• Aim of the exercise: Extract every line of the entries below that contains the string "point". The match is case-sensitive.
** begin Data lines **
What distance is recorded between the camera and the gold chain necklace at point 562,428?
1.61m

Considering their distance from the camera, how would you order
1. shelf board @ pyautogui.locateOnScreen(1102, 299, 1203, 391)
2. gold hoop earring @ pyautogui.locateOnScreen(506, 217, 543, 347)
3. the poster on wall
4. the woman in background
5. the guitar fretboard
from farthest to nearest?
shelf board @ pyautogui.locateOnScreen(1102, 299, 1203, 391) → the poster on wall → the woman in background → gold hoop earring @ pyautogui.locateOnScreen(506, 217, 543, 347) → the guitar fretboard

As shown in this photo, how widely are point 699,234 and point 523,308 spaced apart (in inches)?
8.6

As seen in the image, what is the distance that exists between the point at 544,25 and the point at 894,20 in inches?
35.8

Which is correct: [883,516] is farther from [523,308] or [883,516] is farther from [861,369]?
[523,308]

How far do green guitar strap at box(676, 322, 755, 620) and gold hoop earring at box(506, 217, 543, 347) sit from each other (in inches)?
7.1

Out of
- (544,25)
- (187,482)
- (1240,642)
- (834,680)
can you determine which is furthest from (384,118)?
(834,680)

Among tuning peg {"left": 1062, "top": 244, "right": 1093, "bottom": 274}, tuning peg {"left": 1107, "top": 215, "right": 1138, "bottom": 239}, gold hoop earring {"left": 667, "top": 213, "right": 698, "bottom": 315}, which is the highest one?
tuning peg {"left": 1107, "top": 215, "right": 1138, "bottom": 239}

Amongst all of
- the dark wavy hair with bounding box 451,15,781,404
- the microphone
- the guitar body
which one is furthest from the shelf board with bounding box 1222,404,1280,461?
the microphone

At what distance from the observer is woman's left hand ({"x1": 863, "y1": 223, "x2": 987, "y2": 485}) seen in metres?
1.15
** end Data lines **
** begin Data lines **
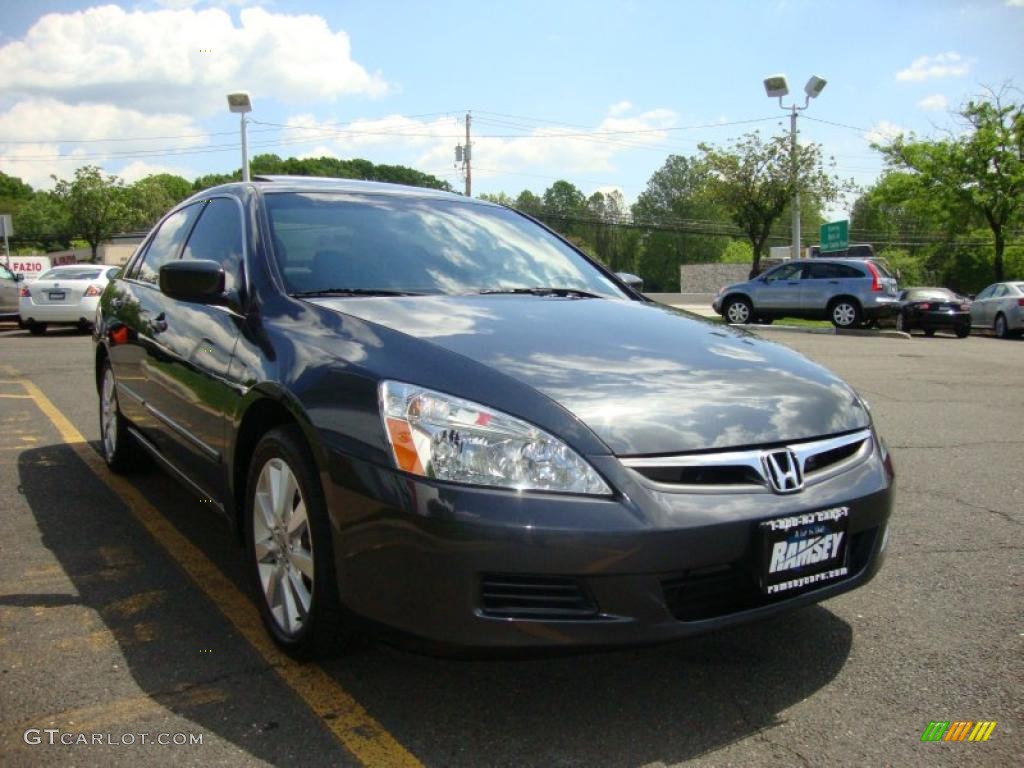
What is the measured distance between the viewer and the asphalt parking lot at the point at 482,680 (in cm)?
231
** end Data lines **
** begin Data lines **
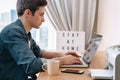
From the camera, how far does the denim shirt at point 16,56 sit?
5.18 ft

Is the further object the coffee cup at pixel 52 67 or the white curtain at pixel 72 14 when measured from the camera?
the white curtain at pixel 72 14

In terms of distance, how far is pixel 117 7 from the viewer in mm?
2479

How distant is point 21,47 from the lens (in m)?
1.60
** end Data lines **
• Written reply:
What distance is recorded between the camera and the gold chain necklace at point 562,428?
As shown in this photo, how widely are point 699,234 and point 523,308 spaced apart (in inches)?
As seen in the image, what is the distance that exists between the point at 544,25 and the point at 894,20 in inches?
What is the measured distance between the viewer and the asphalt parking lot at the point at 482,680 (in cm)?
From the camera, how far does the denim shirt at point 16,56 sit?
How distant is point 21,47 from the lens (in m)?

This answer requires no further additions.